Finally, as the December bombing began, CASI members helped organise candlelit vigils outside the Cambridge Guildhall in the Market Square for the Thursday and (rainy!) Friday nights as well as the Saturday afternoon. By then it was estimated that at least eleven cities in the UK were holding vigils or demonstrations. News of the Cambridge vigils were carried on local television and radio stations, with people, like one mother with her son from Cottenham, coming in to join us; on Saturday we had an interview with the Observer. The first night brought some 60 people out and subsequent days 30-40. Special thanks are due to Eliza Hilton and Myfanwy Davies, who produced the flyers for the Saturday vigil. Stuart Hemsley, also at the vigils, circulated a petition which he submitted to Cambridge MP, Anne Campbell. Accepting the petition Ms Campbell ejected the Cambridge Evening News photographer that Mr Hemsley had arranged to cover its submission. Stuart and his wife, Ann (without an "e", she emphasises), have quit the Labour Party; both had campaigned on behalf of Anne Campbell during the last general election and Ann had subsequently managed some of Ms Campbell's surgery sessions.
As CASI has always emphasised that it is not a political organisation but one with exclusively humanitarian concerns it has avoided taking a position on bombing in the past. In the actual face of it, though, the bombing threatened worsen the regional situation, killing Iraqis both directly and indirectly (by interrupting the oil-for-food programme) and reducing the ability to the UN to mediate with any authority in the Middle East.
One project that we have left by the way side was the proposed trip to Iraq. It was felt that the organisational effort and cost of arranging this risked outweighing the benefits. Some members, of course, are still interested in seeing the situation first hand.

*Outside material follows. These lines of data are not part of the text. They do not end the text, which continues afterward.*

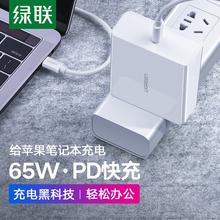 绿联苹th电脑充电器vi快充通用Macbookpro(小)米Air华为mateboo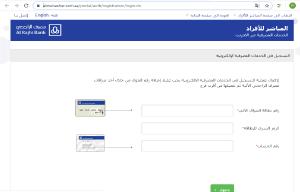 كيفية تسجيل مباشر للأفراد في مصرف الراجحي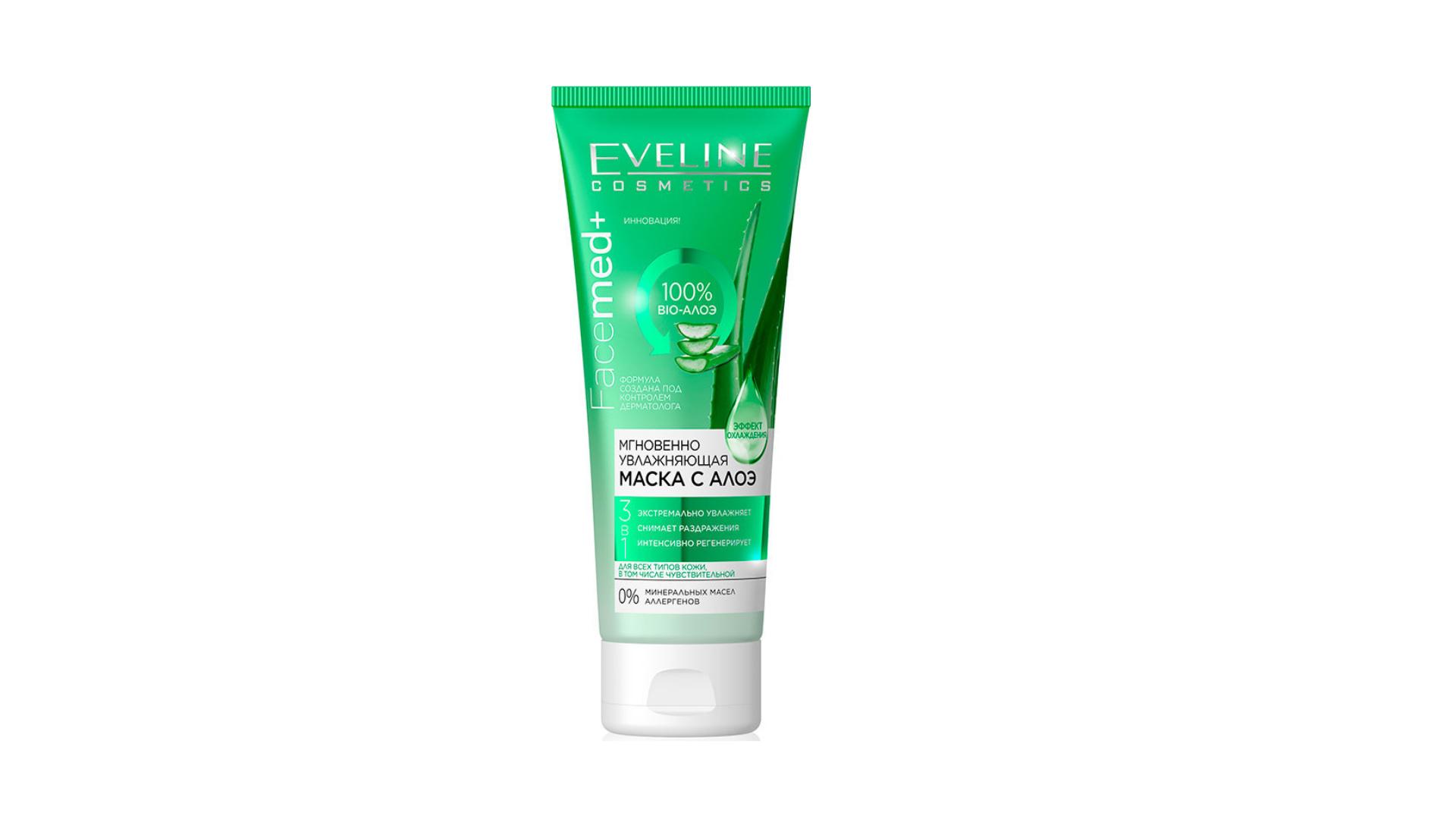 Мгновенно увлажняющая маска, Eveline Cosmetics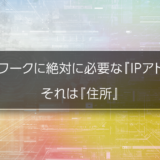 img_net-novice_007_title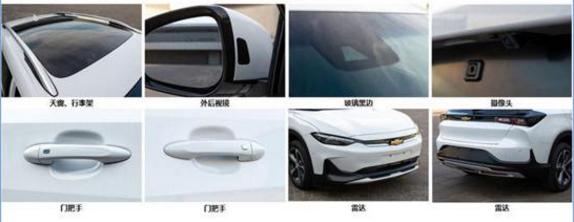 """新车报价:雪佛兰MENLO申报图曝光 有望配备""""三电""""技术"""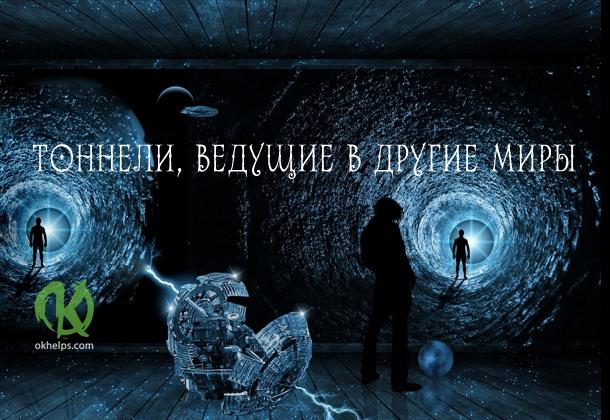 На Земле существуют тоннели, ведущие в другие миры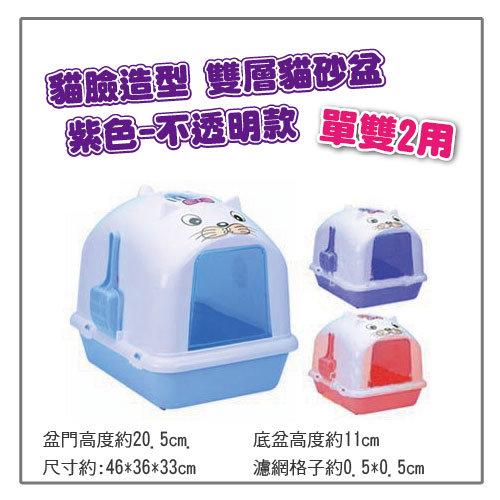 貓臉 雙層貓砂盆 紫色~不透明款 ~單雙2用 H562~0007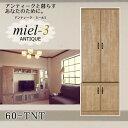 【送料無料】アンティークミール3 【日本製】 60-TNT 幅60cm 扉収納 Miel3 【代引不可】【受注生産品】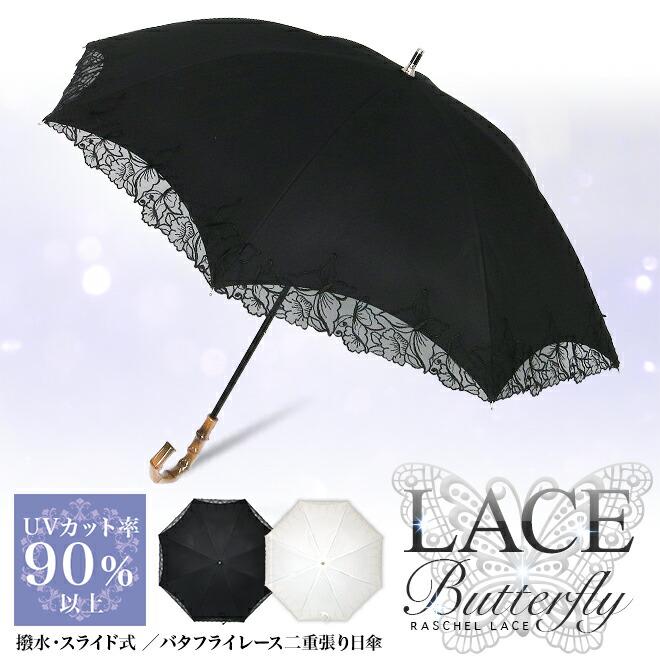 バタフライレース日傘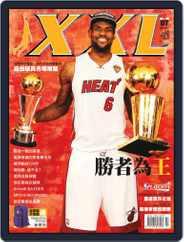 XXL Basketball (Digital) Subscription July 4th, 2012 Issue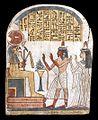Stele of Naftekhmut.jpg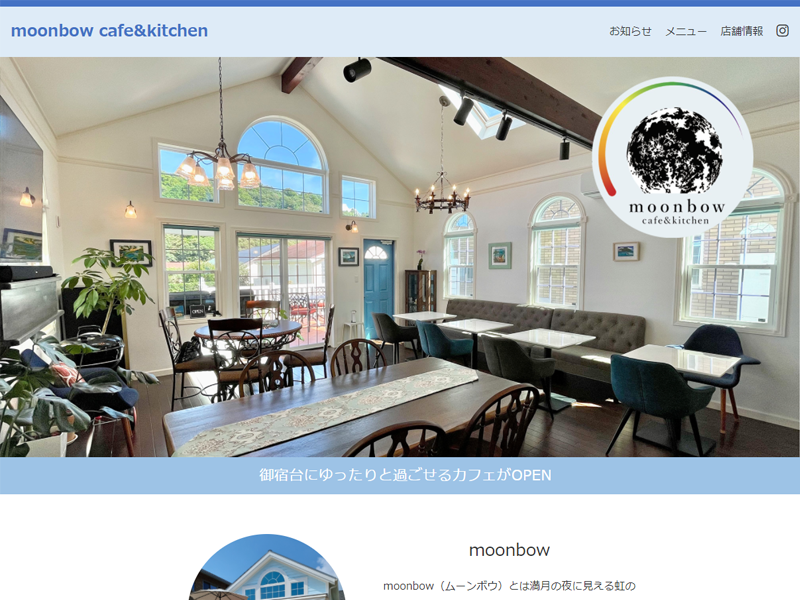 moonbow cafe&kitchen 様 ホームページ新規制作致しました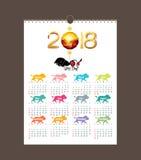 Diseño del calendario 2018 Año Nuevo chino, el año de la linterna poligonal del perro Sistema de 12 meses ilustración del vector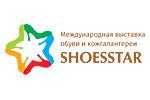SHOESSTAR - Ближний Восток 2017. Логотип выставки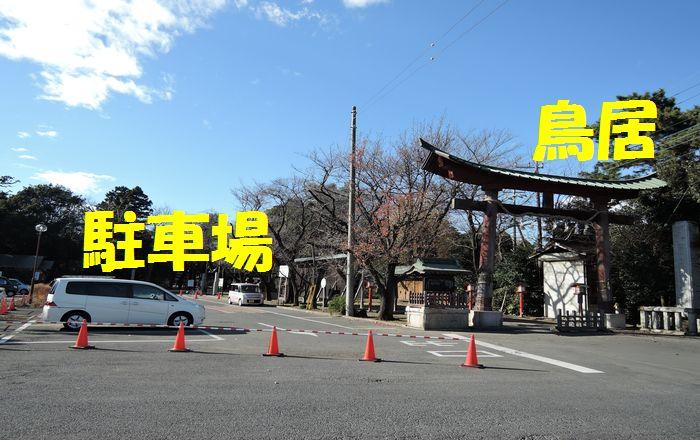 鷲宮神社(駐車場)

An immediate consequence of meeting some of our Cambridge neighbours during the December bombing is that there will be a Cambridge planning meeting at 7:30pm on the 18th of January; the meeting will be in the Friend's Meeting House on Jesus Lane. This should help us to plan more actively, rather than simply reacting to arising events. Thanks to Stuart Hemsley for arranging this!
In the week after that meeting CASI is flying the former oil-for-food coordinator in Baghdad, Denis Halliday, to the UK for a speaking tour (for full details see http://linux.clare.cam.ac.uk/~saw27/casi/halliday/). After 13 months overseeing the programme Mr Halliday resigned in September claiming, "It doesn't impact on governance effectively and instead it damages the innocent people of the country," and that it, "probably strengthens the leadership and further weakens the people of the country." He claimed that the sanctions were incompatible with the UN charter as well as UN conventions on human rights and the rights of the child. He claimed that World Health Organisation figures suggested that some 5,000 to 6,000 children were dying monthly as a result. He is also concerned about the rise of a Taleban-style Islam in Iraq as a result of its ostracisation from the rest of the world.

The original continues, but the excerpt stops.